I'm trying to find a way to detect the pitches of fundamental
frequencies of harmonic content shown in log-scale FFTs. Basically,
all I have is the log-scale FFTs of bits of sound which may or may not
contain harmonic content, and I want the output to look like the
result of cepstral analysis. This is what it looks like
http://photosounder.com/misc/comp.dsp_fig1.png (and from such an input
ideally the result would be a fairly sharp peak in the place of the
leftmost peak, surrounded by noise)
Because in log frequency scale harmonics have a spacing that is
independent from their fundamental frequency (i.e. the distance
between the Nth harmonic and the N+1th harmonic is always the same) I
thought a great way to get to what I want would be to convolve the log-
FFT with a kernel that would somehow stack up all the harmonic peaks
on top of each other and leave the surroundings clean. However I
really don't have any idea how to come up with such a kernel. I
already tried cross-correlating with a series of peaks similar to the
figure above but as one might expect all I obtained was a wide and
blurry mess. It don't _have_ to solve it using convolution, I'm open
to any alternative, it just seems to me like there would be such a
convolution kernel that would give me what I want.

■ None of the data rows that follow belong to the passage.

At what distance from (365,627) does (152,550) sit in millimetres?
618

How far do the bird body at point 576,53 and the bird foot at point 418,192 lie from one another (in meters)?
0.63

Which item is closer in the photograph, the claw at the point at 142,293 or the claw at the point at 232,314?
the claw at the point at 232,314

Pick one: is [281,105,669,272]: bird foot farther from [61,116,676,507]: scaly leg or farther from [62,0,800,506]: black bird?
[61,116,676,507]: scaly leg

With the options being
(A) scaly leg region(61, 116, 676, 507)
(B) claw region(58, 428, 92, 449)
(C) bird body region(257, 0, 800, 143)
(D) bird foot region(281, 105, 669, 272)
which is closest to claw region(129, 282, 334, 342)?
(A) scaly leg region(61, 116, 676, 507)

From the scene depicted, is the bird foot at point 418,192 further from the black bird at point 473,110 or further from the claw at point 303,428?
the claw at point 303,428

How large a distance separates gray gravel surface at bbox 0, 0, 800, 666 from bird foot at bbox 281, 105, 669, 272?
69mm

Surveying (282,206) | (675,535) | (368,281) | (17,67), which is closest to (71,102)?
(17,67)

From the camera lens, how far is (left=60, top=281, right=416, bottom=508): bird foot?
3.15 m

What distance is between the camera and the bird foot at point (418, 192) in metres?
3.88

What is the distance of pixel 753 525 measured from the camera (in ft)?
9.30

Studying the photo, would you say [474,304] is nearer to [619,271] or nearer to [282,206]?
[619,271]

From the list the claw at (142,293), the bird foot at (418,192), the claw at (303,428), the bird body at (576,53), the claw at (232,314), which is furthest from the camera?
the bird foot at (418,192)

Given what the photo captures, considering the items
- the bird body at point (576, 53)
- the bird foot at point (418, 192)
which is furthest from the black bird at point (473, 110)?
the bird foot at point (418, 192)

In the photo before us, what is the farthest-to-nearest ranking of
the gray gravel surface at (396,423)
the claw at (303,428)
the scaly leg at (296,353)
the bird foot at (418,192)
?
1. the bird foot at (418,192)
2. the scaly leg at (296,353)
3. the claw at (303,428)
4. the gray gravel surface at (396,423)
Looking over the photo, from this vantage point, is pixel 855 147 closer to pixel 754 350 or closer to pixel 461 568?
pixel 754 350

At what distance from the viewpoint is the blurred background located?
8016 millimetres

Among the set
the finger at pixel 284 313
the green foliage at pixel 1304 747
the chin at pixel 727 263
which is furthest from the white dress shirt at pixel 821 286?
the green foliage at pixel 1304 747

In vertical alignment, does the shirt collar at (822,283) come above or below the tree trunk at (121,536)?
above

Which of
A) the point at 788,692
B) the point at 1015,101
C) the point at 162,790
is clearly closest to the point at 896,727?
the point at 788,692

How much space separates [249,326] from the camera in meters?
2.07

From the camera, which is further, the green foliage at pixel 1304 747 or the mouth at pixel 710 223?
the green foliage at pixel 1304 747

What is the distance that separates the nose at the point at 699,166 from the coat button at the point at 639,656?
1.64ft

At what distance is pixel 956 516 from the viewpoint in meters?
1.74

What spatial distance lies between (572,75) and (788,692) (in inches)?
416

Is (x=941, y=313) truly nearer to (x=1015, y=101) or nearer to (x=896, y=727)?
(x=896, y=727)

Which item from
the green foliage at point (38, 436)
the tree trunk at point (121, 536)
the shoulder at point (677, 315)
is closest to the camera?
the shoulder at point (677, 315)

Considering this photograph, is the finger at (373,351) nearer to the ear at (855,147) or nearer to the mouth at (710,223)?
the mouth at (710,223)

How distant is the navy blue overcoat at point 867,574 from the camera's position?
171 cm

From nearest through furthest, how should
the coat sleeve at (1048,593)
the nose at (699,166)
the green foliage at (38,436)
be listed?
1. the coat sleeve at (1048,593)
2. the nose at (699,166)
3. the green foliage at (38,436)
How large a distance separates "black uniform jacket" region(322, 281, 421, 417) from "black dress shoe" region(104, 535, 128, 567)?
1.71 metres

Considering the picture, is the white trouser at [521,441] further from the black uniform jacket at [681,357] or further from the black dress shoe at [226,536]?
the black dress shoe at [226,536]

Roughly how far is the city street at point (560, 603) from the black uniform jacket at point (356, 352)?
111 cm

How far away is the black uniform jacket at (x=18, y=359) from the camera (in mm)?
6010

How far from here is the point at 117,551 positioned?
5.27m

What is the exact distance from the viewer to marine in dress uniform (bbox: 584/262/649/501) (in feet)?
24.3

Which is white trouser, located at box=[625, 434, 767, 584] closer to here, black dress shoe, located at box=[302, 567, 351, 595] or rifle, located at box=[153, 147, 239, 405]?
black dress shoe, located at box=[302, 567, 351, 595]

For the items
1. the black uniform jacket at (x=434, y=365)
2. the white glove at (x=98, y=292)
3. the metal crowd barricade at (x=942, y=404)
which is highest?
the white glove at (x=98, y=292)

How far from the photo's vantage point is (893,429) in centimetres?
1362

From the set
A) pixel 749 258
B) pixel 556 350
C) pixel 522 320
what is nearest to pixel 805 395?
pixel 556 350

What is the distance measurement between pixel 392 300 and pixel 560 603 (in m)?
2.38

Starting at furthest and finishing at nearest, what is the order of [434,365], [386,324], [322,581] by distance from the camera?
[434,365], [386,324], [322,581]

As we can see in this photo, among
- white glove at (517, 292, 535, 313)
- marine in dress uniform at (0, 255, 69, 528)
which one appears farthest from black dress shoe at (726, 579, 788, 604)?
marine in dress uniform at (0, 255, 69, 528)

As for the characteristics of what it would be used for, it might be
on any type of input sound really. The log-FFT might represent 30
oboes playing simultaneously, or just a bunch of noise, or some
anharmonic sound like a bell (which "pitch" I don't want to detect).
Ultimately I don't even need to isolate and determine precisely how
many different discrete fundamental pitches are present, it's more
about getting a cepstral visualisation. Also I don't necessarily have
access to the original sound nor the original linear-scale FFT, so
really all I have to base the analysis from is log-scale FFTs.
Thanks in advance,
Michel Rouzic